# Polycarbonate squares



## Anonymous (7 Nov 2009)

Came across a free small sheet of 10mm thick polycarbonate recently and decided to make a set or two of squares. Small ones form offcuts of large ones.

Unlike perspex, it doesn't shatter and one can cut it on tablesaw or bandsaw.

Cut with the mitre gauge and according to my engineer's square they are dead on. No movement here when clamping or over time :wink: 

Well, I like 'em and have found them very useful when clamping or marking out


----------



## wizer (7 Nov 2009)

huh? no pics Tony


----------



## Anonymous (7 Nov 2009)

OK now?


----------



## wizer (7 Nov 2009)

yep working now.
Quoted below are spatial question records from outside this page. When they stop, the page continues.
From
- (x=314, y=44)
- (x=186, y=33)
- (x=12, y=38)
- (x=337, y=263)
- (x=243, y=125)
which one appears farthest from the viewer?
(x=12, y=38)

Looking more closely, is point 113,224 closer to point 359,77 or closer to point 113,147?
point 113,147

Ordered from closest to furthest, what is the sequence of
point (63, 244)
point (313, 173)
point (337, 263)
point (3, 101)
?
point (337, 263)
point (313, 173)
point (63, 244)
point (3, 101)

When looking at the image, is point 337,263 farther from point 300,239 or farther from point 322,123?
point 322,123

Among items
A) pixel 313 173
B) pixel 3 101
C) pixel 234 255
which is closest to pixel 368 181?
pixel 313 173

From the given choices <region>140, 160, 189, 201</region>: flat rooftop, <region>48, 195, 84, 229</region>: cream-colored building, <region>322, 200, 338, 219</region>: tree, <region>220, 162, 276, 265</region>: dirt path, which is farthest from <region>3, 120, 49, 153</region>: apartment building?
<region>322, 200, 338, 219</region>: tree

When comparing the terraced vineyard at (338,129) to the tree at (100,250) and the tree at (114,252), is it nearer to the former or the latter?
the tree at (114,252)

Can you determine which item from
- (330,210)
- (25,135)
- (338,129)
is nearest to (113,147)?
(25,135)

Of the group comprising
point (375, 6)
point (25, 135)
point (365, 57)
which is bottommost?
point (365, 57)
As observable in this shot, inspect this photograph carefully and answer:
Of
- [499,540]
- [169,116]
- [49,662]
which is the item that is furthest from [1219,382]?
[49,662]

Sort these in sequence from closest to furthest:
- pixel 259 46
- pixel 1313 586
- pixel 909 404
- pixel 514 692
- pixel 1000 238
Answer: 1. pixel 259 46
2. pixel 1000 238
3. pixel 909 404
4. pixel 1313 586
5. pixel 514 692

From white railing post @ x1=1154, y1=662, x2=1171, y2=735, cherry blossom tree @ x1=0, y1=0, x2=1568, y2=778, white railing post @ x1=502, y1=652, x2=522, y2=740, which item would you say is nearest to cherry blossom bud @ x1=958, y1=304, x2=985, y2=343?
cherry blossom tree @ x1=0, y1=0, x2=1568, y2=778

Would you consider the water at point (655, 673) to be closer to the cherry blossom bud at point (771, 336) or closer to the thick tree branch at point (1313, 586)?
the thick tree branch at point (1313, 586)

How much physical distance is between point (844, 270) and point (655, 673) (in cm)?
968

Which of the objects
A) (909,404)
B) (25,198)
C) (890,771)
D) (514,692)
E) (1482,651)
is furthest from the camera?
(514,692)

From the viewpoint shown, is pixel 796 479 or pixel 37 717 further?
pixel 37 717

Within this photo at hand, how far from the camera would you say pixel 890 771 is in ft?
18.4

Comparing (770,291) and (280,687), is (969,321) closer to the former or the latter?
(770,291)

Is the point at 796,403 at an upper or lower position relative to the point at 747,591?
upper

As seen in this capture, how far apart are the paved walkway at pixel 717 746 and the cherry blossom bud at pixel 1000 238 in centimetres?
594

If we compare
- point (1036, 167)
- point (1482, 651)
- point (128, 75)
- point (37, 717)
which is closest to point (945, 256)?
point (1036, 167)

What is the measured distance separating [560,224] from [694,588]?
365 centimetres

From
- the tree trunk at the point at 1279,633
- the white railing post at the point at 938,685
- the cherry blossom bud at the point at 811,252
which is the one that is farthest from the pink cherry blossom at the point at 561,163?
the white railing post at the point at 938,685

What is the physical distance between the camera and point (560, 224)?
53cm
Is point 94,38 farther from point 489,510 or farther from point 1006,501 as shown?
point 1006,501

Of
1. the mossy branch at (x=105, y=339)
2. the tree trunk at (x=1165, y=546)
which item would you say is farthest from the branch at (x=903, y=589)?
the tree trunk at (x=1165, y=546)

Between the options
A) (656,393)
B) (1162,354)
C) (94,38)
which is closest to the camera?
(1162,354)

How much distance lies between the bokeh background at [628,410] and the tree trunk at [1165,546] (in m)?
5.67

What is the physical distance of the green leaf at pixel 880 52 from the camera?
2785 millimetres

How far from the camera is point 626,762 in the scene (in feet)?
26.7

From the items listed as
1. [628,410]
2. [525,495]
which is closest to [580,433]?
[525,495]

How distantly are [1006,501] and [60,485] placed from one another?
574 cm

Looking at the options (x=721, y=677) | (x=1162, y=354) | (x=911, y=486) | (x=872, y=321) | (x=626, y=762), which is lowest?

They look useful. Can you be a bit clearer about how you made them?


----------



## Anonymous (7 Nov 2009)

wizer":3rkpdmns said:


> yep working now. They look useful. Can you be a bit clearer about how you made them?



Nothing much to them. I cut the outsides on the table saw using the mitre gauge. I cut the inside on the bandsaw against the fence.

Clean up on the outside with a couple of swipes of sandpaper glued to MDF (I use this arrangement a lot) - I put a very tiny chamfer on with the sandpaper and too the corner off at the 90 degree point.

I left the insides slightly rough to ensure the clamps wouldn't slip.

I made a second pair using the squares cut from the first set.

Against my engineers square, they were dead on straight from the tablesaw.


----------



## wizer (7 Nov 2009)

ah right, so the inside angle is not dead on 90. Thanks for sharing. Reminiscent of Niki's triangles.


----------



## pren (7 Nov 2009)

Really simple, really clever! I like it! =D> 

I've got a few sheets of that stuff tucked away so I might make some of those up. Could have done with them today, actually, as I was making a small box for a love spoon out of 4mm ply. Sodding thing kept collapsing!


----------



## Gill (8 Nov 2009)

I like those  . The transparency could be very useful.

I always thought polycarbonate sheeting was corrugated and used for glazing. Indeed, when I looked for polycarbonate sheeting online, that was all I could find . Where did you get yours, Tony?


----------



## Anonymous (8 Nov 2009)

wizer":32xq0ifw said:


> ah right, so the inside angle is not dead on 90. Thanks for sharing. Reminiscent of Niki's triangles.



Nope, the inside angle is also dead on 90 degrees. I cut it against the fence on the bandsaw, nice and slow with a decent blade and it is cut dead parallel to the outside


----------



## Anonymous (8 Nov 2009)

Gill":3kb0ozeu said:


> I like those  . The transparency could be very useful.
> 
> I always thought polycarbonate sheeting was corrugated and used for glazing. Indeed, when I looked for polycarbonate sheeting online, that was all I could find . Where did you get yours, Tony?



I got mine from a bloke at work who in turn got it from the skip of a local company - they sell off their offcuts apparently

Look for a local sign makers and ask for any offcuts :wink:


----------



## wizer (8 Nov 2009)

AKA Lexan?

have a look on ebay


----------



## Sportique (13 Nov 2009)

Tony,

That's an interesting idea and, besides being used for squaring boxes, will have many other workshop uses.

If its of any interest, as a simpler alternative I use short (~80mm) lengths of angle alluminium for squaring small boxes. The ally needs to be of sufficient width for clamping (maybe 30+mm?)

Dave


----------



## jlawrence (13 Nov 2009)

What a fantastically simple idea.
I've got some of that stuff (both polycarb & Al angle) somewhere in the loft - never thought of using it for something like this.
I have a jewellery box to do for swmbo's xmas pressie so they'll come in well useful.


----------



## petermillard (14 Nov 2009)

Great idea - like a thinner version of the Woodpecker clamping squares (are they ever in stock at Rutlands??) only made to the size you want. Nice one!


----------



## brianhr (21 Nov 2009)

I had a number of items from Rutlands on my birthday list and I am told that they were all delivered within a week. 

So there!!


----------



## Andy RV (26 Nov 2009)

Looks good!


----------